Due to the COVID-19 Pandemic, the woodshop at Brooklyn Friends closed its doors on March 9, 2020. Until this past September, that is! With the dawn of a new school year, Lower School visual arts classes, such as woodshop, are back and better than ever.
“I sense a real excitement from the students to have woodshop back,“ woodshop teacher Thomas Keasling said. “There’s just a real palpable excitement and it feels great to be a part of that.”
Each Lower School class has the opportunity to create projects in the woodshop, and—of course—those projects are age-appropriate in terms of challenging their skill levels. However, each grade starts in very much the same way—gathered around Thomas, now in his seventh year teaching woodshop at BFS—going over everything from project instructions, to strategies, and of course, safety.
“First and foremost there is the baseline of safety, of course,” Thomas said, “but from there I think it is really important to trust the students and I have to be able to trust the kindergartners just as much as I trust the fourth graders.
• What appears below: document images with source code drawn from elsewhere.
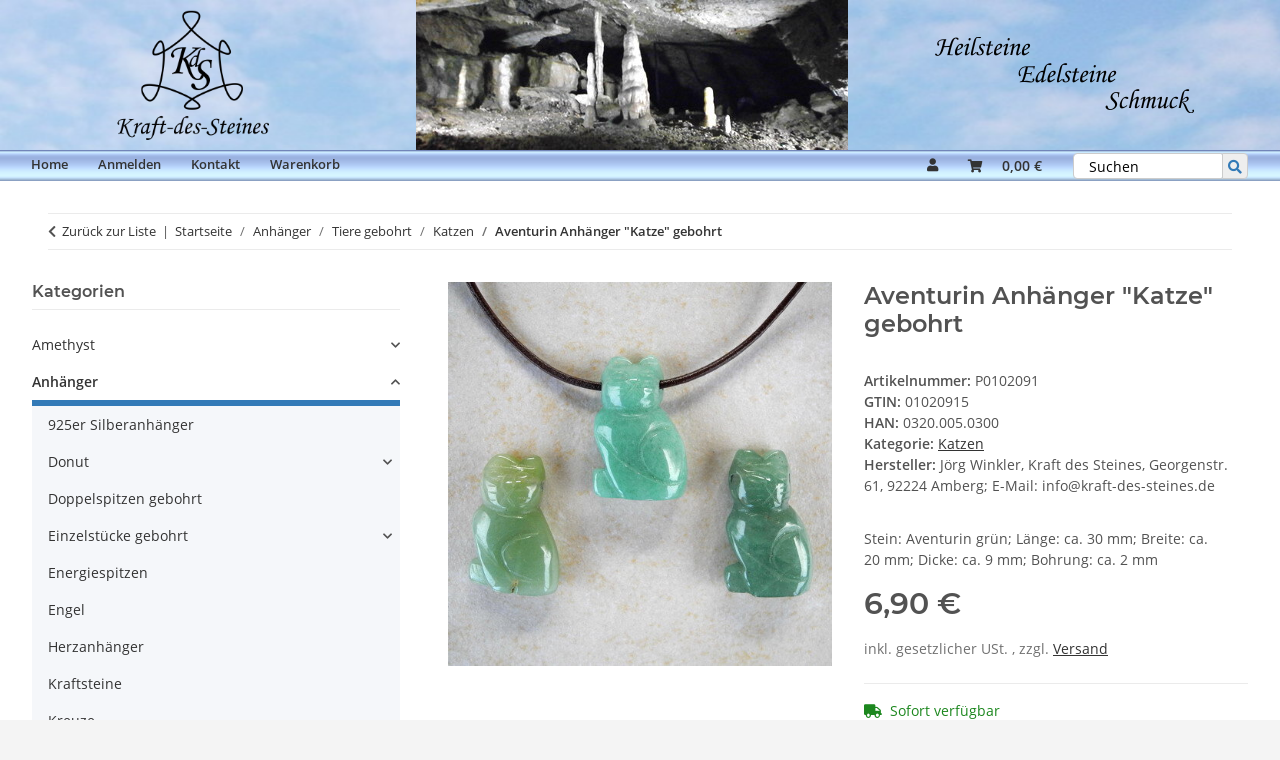

--- FILE ---
content_type: text/javascript
request_url: https://www.kraft-des-steines.de/templates/NOVAChild/js/custom.js?v=5.2.4
body_size: 117
content:
/*
 * Platz für eigenes Javascript
 * Die hier gemachten Änderungen überschreiben ggfs. andere Funktionen, da diese Datei als letzte geladen wird.
 */
if (typeof window.tnsArgs !== 'undefined' && 
    typeof window.tnsArgs.product !== 'undefined' &&
    typeof window.tnsArgs.product.responsive !== 'undefined') {

    // Die Standard-Breakpoints für "Desktop" im NOVA-Template sind 992px, 1200px und 1400px.
    // Wir setzen die Anzahl der 'items' für all diese Stufen auf 5.

    // Breakpoint für >= 992px (Standard ist 4)
    if (window.tnsArgs.product.responsive[992]) {
        window.tnsArgs.product.responsive[992].items = 5;
    }
    
    // Breakpoint für >= 1200px (Standard ist 5)
    if (window.tnsArgs.product.responsive[1200]) {
        window.tnsArgs.product.responsive[1200].items = 5;
    }
    
    // Breakpoint für >= 1400px (Standard ist 7 - das ist die Änderung, die Sie sehen wollen)
    if (window.tnsArgs.product.responsive[1400]) {
        window.tnsArgs.product.responsive[1400].items = 5;
    }
}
Without that trust, nothing happens.”
In terms of creating, Thomas has conceived what he feels is a winning formula.
“I have taken what I felt were the best elements of what was already here and have added to that,” Thomas said. “In terms of curriculum building I design projects around introducing a new skill set, or maybe a new tool and our projects sort of build in complexity.”
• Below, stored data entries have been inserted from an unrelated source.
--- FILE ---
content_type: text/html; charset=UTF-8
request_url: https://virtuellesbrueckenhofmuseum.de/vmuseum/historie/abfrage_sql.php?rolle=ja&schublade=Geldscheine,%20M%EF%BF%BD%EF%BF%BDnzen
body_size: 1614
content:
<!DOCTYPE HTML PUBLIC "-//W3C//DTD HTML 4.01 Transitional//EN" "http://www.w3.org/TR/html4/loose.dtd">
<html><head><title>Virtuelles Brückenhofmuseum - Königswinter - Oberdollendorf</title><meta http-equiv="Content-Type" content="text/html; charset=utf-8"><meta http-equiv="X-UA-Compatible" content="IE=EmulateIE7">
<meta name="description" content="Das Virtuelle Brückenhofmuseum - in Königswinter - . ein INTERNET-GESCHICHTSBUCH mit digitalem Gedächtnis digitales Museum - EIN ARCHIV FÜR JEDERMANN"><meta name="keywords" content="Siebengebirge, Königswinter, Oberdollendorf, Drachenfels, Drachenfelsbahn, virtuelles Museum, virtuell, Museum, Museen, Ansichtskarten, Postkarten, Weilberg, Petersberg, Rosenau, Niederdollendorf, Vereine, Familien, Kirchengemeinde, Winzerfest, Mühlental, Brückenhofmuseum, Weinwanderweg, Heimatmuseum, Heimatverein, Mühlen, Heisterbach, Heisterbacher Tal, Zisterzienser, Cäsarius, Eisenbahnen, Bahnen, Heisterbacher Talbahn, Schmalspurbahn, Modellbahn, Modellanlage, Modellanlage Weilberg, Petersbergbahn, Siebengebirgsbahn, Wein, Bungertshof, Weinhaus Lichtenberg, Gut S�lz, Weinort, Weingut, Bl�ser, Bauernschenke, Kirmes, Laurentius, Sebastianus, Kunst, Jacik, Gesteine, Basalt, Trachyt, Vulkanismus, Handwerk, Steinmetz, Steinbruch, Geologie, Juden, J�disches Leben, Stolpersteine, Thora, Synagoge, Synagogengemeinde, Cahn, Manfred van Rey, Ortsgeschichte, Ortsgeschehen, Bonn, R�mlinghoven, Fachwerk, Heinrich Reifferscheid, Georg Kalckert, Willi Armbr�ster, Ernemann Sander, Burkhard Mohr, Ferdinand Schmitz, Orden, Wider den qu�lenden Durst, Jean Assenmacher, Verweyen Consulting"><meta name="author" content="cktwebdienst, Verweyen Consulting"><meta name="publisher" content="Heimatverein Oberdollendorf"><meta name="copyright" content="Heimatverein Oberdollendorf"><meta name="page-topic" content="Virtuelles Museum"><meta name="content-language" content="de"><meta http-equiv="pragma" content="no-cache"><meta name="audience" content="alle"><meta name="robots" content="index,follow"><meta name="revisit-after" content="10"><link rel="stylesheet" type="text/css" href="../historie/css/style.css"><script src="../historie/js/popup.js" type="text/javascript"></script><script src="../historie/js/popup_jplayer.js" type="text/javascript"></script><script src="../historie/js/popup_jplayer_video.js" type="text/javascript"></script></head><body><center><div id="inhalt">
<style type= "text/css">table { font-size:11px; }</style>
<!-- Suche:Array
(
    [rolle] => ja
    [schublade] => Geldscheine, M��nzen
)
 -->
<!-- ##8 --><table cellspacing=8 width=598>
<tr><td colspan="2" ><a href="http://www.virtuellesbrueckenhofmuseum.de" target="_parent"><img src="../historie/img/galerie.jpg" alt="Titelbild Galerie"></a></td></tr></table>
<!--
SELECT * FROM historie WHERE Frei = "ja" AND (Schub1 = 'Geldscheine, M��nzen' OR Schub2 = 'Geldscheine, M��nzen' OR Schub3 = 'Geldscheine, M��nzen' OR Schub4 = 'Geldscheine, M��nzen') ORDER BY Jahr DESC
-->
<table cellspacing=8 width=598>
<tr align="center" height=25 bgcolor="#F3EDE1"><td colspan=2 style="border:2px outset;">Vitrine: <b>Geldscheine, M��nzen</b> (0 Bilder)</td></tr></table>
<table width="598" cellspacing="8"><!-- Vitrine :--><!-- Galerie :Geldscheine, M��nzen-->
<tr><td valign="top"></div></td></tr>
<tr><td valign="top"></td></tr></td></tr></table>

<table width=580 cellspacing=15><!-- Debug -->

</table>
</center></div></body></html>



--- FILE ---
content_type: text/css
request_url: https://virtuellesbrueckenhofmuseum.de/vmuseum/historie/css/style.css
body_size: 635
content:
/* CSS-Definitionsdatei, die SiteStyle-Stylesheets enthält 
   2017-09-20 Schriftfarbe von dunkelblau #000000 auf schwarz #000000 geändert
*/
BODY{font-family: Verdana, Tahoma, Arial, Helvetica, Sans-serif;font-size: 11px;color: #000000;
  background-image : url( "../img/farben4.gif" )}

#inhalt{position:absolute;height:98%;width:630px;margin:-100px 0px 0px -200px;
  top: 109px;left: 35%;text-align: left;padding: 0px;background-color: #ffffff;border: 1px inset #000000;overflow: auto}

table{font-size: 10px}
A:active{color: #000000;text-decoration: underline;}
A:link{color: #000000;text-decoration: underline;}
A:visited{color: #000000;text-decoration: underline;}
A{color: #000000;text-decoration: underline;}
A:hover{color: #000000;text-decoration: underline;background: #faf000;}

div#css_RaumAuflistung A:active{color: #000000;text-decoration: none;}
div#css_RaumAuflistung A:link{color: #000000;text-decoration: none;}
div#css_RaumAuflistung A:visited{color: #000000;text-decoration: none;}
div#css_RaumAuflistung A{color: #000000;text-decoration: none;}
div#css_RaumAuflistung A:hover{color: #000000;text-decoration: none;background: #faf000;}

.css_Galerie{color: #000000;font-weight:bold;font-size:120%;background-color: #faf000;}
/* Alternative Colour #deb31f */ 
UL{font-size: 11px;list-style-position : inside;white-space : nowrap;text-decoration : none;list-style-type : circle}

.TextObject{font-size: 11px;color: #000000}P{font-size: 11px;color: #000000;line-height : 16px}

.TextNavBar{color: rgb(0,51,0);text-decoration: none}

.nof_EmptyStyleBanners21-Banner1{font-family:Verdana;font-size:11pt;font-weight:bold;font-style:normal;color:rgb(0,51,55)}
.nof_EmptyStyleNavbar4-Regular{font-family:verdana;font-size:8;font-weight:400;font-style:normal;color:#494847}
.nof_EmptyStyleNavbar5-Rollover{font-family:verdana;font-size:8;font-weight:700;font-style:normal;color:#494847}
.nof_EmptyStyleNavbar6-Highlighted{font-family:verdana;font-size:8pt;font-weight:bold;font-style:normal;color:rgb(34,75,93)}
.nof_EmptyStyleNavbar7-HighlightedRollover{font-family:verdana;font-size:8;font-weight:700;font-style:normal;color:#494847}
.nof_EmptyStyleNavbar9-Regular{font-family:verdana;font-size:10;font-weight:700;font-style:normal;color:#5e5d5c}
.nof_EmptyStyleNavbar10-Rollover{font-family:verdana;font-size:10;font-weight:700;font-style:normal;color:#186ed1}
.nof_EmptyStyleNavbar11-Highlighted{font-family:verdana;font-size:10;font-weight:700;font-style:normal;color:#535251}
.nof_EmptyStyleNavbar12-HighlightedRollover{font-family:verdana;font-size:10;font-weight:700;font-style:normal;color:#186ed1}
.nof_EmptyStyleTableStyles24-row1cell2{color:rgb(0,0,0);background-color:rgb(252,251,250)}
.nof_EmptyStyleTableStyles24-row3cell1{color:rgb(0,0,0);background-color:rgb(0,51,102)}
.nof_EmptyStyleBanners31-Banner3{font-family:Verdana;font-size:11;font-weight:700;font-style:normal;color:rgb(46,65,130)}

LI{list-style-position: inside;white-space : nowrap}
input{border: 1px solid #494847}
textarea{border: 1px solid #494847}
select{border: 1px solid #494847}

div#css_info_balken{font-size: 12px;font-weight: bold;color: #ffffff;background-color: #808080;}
For Head of Lower School Jason Novak, the return of the visual arts classes—including the immensely popular woodshop—was much-needed here at BFS.
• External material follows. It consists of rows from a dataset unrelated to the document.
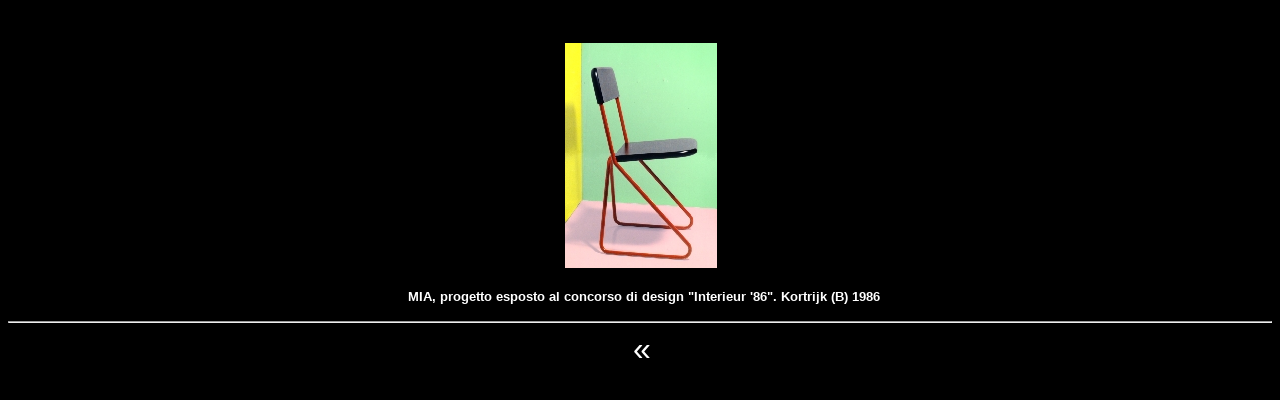

--- FILE ---
content_type: text/html
request_url: http://www.edidesign.eu/sediap.htm
body_size: 1522
content:
<!doctype html public "-//w3c//dtd html 4.0 transitional//en">
<html>

<head>
<meta name="GENERATOR" content="Microsoft FrontPage 5.0">
<meta name="Template" content="D:\PROGRAMMI\MICROSOFT OFFICE\OFFICE\html.dot">
<meta name="GENERATOR" content="Mozilla/4.5 [it] (Win95; I) [Netscape]">
<title>Edi Erbetta, architetto.</title>
</head>

<body topmargin="40" bgcolor="#000000" text="#FFFFFF">
<div align="center"><center>

<table border="0" cellspacing="1" width="85%">
  <tr>
    <td width="20%"></td>
    <td width="20%"></td>
    <td width="20%" align="center" bgcolor="#000000"><p align="center">
    <img SRC="sediaok.JPG" VSPACE="1" BORDER="0" hspace="1" width="152" height="225"></td>
    <td width="20%"></td>
    <td width="20%"></td>
  </tr>
</table>
</center></div>

<p align="center"><strong><b><font size="3" color="#FFFFFF">&nbsp; </font><font face="Arial" size="2">MIA, progetto esposto al concorso di design &quot;Interieur
'86&quot;. Kortrijk (B) 1986</b> </font></strong></p>

<hr>
<div align="center"><center>

<table BORDER="0" CELLSPACING="0" CELLPADDING="0" WIDTH="85%">
  <tr>
    <td VALIGN="TOP" WIDTH="33%"><p align="center">&nbsp; </td>
    <td VALIGN="TOP" WIDTH="33%"><p align="center">&nbsp;<span lang="it"><font face="Arial" size="6"><a href="profilo.htm" style="text-decoration: none"><font color="#FFFFFF">�</font></a></font></span></td>
    <td VALIGN="TOP" WIDTH="33%"><p align="center">&nbsp; </td>
  </tr>
</table>
</center></div>
</body>
</html>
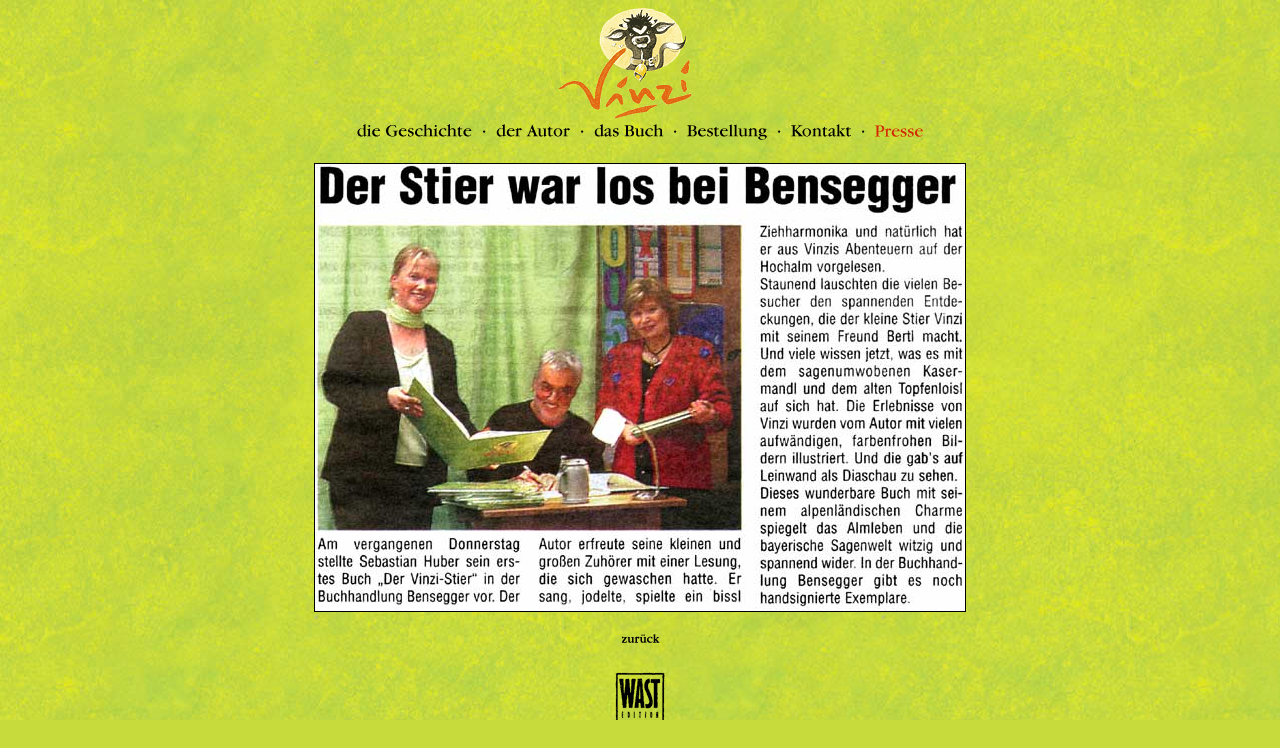

--- FILE ---
content_type: text/html
request_url: http://vinzistier.de/html/presse_181204_blickpunkt.html
body_size: 794
content:
<html>

	<head>
		<meta http-equiv="content-type" content="text/html;charset=iso-8859-1">
		<title>: : : Der Vinzi Stier : : :</title>
		<link href="fonts.css" rel="styleSheet" type="text/css">
	</head>

	<body background="../img/hintergrund.jpg" leftmargin="0" topmargin="0" marginwidth="0" marginheight="0" bgcolor="#c8db3c">
		<center>
			<table border="0" cellpadding="0" cellspacing="0" width="100%" height="100%">
				<tr height="120">
					<td height="120" align="center" valign="bottom"><img height="120" width="167" src="../img/vinziLogoKlein.gif" alt="Vinzi"></td>
				</tr>
				<tr height="25">
					<td align="center" height="25" valign="middle"><a href="geschichte.html"><img height="18" width="117" src="../img/menu/geschichte.gif" border="0" alt="die Geschichte"></a><img height="18" width="22" src="../img/menu/middot.gif"><a href="autor.html"><img height="18" width="76" src="../img/menu/autor.gif" border="0" alt="der Autor"></a><img height="18" width="22" src="../img/menu/middot.gif"><a href="buch.html"><img height="18" width="71" src="../img/menu/buch.gif" border="0" alt="das Buch"></a><img height="18" width="22" src="../img/menu/middot.gif"><a href="bestellung.html"><img height="18" width="82" src="../img/menu/bestellung.gif" border="0" alt="Bestellung"></a><img height="18" width="22" src="../img/menu/middot.gif"><a href="kontakt.html"><img height="18" width="62" src="../img/menu/kontakt.gif" border="0" alt="Kontakt"></a><img height="18" width="22" src="../img/menu/middot.gif"><a href="presse.html"><img height="18" width="50" src="../img/menu/presse_hl.gif" border="0" alt="Presse"></a></td>
				</tr>
				<tr>
					<td align="center" valign="top"><br>
						<a href="presse.html"><img height="449" width="652" src="../img/artikel/181204_blickpunkt.jpg" alt="Artikel vom 18.12.2004 aus Blickpunkt" border="0"></a><br>
						<br>
						<a href="presse.html"><img height="17" width="403" src="../img/texte/zurueck.gif" border="0" alt="zur&uuml;ck"></a><br>
						<br>
					</td>
				</tr>
				<tr height="80">
					<td height="80" align="center" valign="bottom">
						<table border="0" cellpadding="0" cellspacing="0">
							<tr>
								<td align="right" valign="bottom"><a href="agb.html"><img height="27" width="100" src="../img/agb.gif" border="0" alt="AGB"></a></td>
								<td width="50"><img height="73" width="50" src="../img/wastEditionKlein.gif" alt="Wast Edition"></td>
								<td align="left" valign="bottom"><a href="impressum.html"><img height="27" width="100" src="../img/impressum.gif" border="0" alt="Impressum"></a></td>
							</tr>
						</table>
					</td>
				</tr>
			</table>
		</center>
	</body>

</html>


--- FILE ---
content_type: text/css
request_url: http://vinzistier.de/html/fonts.css
body_size: 160
content:

.fliesstextgross { font-size: 14px; line-height: 22px; font-family: Arial, Helvetica, Geneva, Swiss, SunSans-Regular; text-align: justify }
.fliesstextklein { font-size: 11px; line-height: 14px; font-family: Arial, Helvetica, Geneva, Swiss, SunSans-Regular; text-align: justify }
“There are so many reasons why we value woodshop so deeply in our programming,” Jason explained. “One is that it allows children to really think of a vision of something that they want to create and implement. They have to first think through the possibilities that are before them and then work with tools and hands-on experiences to craft and create something in the woodshop program.”
In the end, for Thomas, the most exciting part of the program is the satisfaction the students get for completing such exciting projects.
“Once they see that they can do it, that they can actually put in the thought and effort to get it right, there is just a real sense of pride there,” Thomas said. “I think that is one of the main reasons why the woodshop has an emotional place in people’s memory about BFS.”